(What you need to do): Return the data below exactly as given, except for the images.

Provided data section start

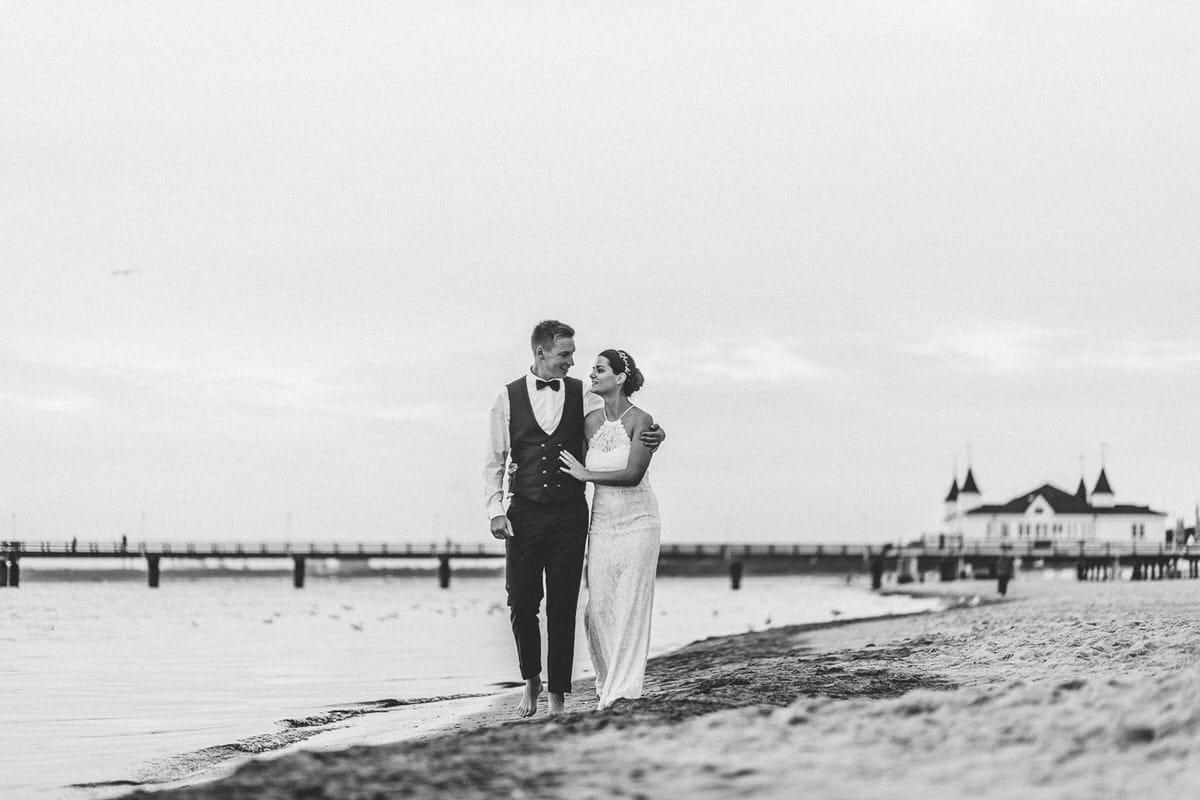 0025_Hochzeitsfotograf_Usedom_Brautpaar_am_Strand_Ahlbeck_IrisWoldt_2309_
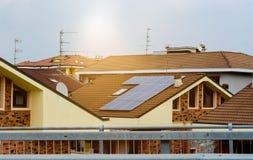 Comitati solari su un tetto Nuove tecnologie Facendo domanda per una casa fotografie stock libere da diritti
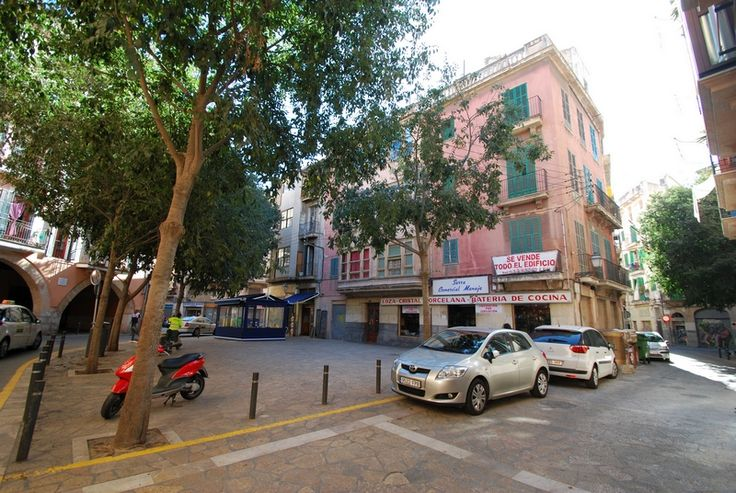 Property for renovation in the old town in Palma Located in the old town, a total renovation object. Total living area of approximately 900m2, spread over 3 floors with a total of 6 apartments in the current layout. On the ground level there are two retail premises. For those seeking a good investment in the old town of Palma. The area is very quiet and you are close to everything, stores, shops and restaurants.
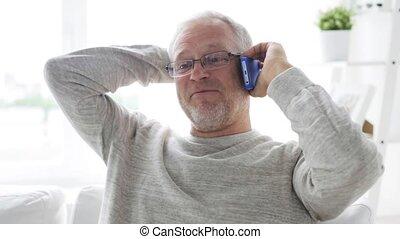 smartphone, 23, maison appel, homme aîné, heureux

Provided data section end

(Written response):
 0025_Hochzeitsfotograf_Usedom_Brautpaar_am_Strand_Ahlbeck_IrisWoldt_2309_
 Comitati solari su un tetto Nuove tecnologie Facendo domanda per una casa fotografie stock libere da diritti
 Property for renovation in the old town in Palma Located in the old town, a total renovation object. Total living area of approximately 900m2, spread over 3 floors with a total of 6 apartments in the current layout. On the ground level there are two retail premises. For those seeking a good investment in the old town of Palma. The area is very quiet and you are close to everything, stores, shops and restaurants.
 smartphone, 23, maison appel, homme aîné, heureux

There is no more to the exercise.